Noor Shikari and Luis Dávila opened Cítrico in Prospect Heights in 2014, aiming to serve interpretations of items Luis knew and loved growing up in Tlaxcala, Mexico. A large map drawn in chalk of Mexico’s central states sits above the kitchen, along with translations of Spanish-language food words with Nahuatl roots.

Shikari says they drew some blank stares off their menu, which has items like oxtail in pasilla chile salsa and beets with mole. But once she started explaining how things tasted and whether they were spicy or not, that helped tremendously.

“There are still people who say no, I want my taco salad, or my burrito bowl,” Shikari says.

Dávila says they get all kinds of customers. “There are people who aren’t ready, and there are people who are, who want more, who want to try things that they’ve never tried before. It’s running that risk to say yes, those kinds of people are going to come.”

Perhaps the future of Mexican food in New York means catering to more than one population in a city where so many diverse ethnicities live so closely together. El Rico Tinto in Jackson Heights has done brisk business, particularly at brunch, with a menu that combines Mexican and Colombian food. (Think calentado with huevos con chorizo). The owners are three brothers from Atlixco, Puebla. Victor Gonzalez works the front of the house, Fernándo is the chef, and Jesús makes Colombian and Mexican sweet bread and pastries.

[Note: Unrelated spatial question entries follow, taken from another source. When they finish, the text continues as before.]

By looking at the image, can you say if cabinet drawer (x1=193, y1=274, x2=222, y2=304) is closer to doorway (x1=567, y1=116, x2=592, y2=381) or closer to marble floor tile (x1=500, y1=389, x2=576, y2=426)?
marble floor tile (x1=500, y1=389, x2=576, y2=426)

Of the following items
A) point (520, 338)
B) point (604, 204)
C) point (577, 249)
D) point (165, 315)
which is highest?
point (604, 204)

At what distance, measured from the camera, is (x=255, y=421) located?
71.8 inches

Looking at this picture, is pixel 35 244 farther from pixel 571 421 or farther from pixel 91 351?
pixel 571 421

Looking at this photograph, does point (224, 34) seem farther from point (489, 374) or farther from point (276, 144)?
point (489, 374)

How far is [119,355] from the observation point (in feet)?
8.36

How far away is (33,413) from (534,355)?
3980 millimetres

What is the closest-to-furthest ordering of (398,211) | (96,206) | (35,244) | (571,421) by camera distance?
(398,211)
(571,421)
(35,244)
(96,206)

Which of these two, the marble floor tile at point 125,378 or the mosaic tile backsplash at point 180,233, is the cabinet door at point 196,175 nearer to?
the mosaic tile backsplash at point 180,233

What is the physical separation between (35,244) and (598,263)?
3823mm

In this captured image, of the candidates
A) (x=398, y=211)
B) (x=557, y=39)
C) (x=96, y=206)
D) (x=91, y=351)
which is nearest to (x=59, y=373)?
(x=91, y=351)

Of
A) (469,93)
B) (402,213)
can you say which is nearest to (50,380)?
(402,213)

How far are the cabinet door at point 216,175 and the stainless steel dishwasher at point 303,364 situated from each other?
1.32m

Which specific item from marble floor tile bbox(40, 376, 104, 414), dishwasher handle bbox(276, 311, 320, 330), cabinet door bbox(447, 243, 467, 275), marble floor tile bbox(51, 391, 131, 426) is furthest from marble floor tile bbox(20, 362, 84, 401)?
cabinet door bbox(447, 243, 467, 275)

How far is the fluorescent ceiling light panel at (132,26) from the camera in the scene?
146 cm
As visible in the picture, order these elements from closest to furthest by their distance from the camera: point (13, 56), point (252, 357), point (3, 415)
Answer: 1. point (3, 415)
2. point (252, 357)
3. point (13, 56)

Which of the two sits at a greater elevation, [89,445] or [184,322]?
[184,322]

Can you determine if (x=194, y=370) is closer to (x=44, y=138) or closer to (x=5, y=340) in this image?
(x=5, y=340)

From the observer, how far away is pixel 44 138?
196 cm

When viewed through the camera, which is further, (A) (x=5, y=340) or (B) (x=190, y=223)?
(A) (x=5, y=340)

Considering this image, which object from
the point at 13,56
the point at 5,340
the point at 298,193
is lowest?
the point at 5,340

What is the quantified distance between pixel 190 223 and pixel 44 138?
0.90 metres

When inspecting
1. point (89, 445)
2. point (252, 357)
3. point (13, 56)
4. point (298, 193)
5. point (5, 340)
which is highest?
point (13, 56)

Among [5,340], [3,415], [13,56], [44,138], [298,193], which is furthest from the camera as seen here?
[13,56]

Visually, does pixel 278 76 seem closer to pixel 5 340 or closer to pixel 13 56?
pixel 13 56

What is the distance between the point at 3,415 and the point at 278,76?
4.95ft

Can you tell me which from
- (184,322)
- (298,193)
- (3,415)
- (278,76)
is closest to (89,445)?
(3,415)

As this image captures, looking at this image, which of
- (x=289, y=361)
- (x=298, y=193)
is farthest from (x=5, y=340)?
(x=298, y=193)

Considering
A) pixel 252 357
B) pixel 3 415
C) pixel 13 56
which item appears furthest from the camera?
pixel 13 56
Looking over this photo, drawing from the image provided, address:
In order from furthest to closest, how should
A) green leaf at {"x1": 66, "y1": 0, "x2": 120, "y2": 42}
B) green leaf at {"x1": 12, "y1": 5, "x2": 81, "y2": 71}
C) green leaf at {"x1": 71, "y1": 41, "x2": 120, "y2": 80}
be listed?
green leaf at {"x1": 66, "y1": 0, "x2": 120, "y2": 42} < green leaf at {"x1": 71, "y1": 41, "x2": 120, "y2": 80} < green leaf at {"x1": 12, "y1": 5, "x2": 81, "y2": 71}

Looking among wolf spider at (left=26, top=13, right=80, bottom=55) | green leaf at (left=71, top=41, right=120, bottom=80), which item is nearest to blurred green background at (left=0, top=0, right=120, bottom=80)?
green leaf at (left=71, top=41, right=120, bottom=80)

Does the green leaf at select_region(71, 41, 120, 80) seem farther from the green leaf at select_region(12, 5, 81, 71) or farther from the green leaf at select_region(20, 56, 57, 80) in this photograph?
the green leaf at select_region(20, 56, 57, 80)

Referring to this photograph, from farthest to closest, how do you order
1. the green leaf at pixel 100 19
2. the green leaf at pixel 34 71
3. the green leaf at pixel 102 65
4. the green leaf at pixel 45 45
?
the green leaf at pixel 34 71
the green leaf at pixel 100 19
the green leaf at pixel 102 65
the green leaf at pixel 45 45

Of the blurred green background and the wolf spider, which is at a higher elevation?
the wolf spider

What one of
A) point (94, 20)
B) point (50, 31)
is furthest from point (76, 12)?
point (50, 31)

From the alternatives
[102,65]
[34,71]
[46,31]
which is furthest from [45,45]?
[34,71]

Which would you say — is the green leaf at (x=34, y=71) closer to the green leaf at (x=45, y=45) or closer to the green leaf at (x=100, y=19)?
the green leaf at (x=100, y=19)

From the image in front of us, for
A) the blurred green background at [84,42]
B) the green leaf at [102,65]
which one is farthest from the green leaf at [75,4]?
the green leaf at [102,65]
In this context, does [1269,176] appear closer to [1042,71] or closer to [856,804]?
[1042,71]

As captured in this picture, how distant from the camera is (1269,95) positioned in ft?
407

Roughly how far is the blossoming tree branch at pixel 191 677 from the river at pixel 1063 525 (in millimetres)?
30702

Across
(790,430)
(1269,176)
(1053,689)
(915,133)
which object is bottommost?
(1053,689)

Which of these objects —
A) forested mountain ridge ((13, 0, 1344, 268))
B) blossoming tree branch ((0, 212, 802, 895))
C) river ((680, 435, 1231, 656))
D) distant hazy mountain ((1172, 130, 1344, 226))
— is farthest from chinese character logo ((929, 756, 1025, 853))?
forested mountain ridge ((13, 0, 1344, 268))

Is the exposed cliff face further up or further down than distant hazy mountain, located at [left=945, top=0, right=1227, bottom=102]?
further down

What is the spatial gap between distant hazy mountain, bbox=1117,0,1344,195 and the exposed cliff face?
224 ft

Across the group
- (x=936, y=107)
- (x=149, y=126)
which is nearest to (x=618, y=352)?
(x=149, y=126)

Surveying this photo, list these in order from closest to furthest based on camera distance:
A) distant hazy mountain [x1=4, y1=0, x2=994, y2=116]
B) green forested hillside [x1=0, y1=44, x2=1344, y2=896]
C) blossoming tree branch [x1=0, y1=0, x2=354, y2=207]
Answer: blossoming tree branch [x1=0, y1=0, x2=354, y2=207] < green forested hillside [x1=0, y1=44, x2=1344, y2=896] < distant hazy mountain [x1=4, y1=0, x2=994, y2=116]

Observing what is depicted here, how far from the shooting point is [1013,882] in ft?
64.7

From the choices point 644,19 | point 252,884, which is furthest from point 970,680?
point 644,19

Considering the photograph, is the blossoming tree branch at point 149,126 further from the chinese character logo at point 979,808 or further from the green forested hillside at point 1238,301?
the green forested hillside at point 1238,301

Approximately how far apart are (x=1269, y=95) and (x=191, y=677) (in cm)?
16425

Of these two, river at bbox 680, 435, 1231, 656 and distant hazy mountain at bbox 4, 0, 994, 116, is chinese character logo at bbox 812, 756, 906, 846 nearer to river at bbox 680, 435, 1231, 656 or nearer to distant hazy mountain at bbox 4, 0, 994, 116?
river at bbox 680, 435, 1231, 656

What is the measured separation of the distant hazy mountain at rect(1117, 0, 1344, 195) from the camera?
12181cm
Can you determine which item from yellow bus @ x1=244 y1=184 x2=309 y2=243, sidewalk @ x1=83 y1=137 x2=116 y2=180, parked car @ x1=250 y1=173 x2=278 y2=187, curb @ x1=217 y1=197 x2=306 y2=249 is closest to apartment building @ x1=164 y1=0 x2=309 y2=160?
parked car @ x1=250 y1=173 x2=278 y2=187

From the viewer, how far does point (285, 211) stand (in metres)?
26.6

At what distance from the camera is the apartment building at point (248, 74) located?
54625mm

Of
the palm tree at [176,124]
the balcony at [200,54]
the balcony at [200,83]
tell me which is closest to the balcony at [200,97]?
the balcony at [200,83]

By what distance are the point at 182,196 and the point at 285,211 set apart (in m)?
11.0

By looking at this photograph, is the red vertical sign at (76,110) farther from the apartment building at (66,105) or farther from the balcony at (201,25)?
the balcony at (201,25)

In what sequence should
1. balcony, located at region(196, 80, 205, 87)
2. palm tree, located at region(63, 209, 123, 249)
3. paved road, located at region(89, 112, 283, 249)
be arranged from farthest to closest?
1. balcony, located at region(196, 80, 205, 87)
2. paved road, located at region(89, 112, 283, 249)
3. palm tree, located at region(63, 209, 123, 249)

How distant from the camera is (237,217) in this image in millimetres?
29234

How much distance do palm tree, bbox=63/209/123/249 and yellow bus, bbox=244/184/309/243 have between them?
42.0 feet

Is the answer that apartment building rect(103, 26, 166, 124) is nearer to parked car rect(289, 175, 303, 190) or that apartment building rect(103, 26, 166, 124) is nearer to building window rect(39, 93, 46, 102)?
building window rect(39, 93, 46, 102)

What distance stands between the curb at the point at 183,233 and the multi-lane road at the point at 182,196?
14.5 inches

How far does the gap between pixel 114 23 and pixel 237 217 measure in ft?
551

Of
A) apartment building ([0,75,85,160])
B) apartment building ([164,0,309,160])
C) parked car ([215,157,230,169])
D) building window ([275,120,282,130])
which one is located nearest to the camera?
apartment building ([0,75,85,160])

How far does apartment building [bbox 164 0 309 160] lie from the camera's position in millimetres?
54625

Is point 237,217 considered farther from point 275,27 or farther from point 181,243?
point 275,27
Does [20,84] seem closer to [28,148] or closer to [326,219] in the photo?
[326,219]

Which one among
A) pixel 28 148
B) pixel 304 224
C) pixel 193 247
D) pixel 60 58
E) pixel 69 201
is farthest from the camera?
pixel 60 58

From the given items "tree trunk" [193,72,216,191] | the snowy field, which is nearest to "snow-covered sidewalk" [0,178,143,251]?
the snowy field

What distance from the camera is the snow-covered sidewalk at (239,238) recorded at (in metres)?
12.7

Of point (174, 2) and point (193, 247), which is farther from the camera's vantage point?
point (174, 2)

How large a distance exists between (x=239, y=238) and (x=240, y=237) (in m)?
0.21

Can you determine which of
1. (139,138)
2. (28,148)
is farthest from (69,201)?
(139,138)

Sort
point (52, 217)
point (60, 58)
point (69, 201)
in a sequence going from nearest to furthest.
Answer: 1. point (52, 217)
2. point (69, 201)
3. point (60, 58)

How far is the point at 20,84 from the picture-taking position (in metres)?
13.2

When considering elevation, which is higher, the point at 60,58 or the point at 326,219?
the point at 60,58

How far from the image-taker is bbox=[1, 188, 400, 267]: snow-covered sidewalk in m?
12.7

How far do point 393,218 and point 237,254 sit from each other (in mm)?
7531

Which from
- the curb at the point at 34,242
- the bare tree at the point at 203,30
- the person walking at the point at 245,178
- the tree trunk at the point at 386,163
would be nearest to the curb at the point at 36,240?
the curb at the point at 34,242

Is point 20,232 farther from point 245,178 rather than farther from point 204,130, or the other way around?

Cheery and casual, the place perfectly encapsulates the middle-class neighborhood, drawing families, artists, writers, Spanish-speakers and non-Spanish speakers.

“Here, you give a white customer the menu and they already know Mexican food. They know huevos rancheros, huevos con chorizo,” says Gonzalez. “They haven’t known about the Colombian food — what’s calentado, what’s an arepa. We’re trying to do a fusion of those two things.”

Wolos of Tacombi says the future of Mexican food in New York might be looking inward into a restaurant’s own kitchens. Tacombi’s immigrant workers can be timid about contributing their own ideas on how the food should taste, and they remain a huge untapped resource, he says.

“They have this incredible wealth of experiences, from how they got here, to what they experienced back home in Mexico. It’s about opening the door to them so they can share their feelings through this food.”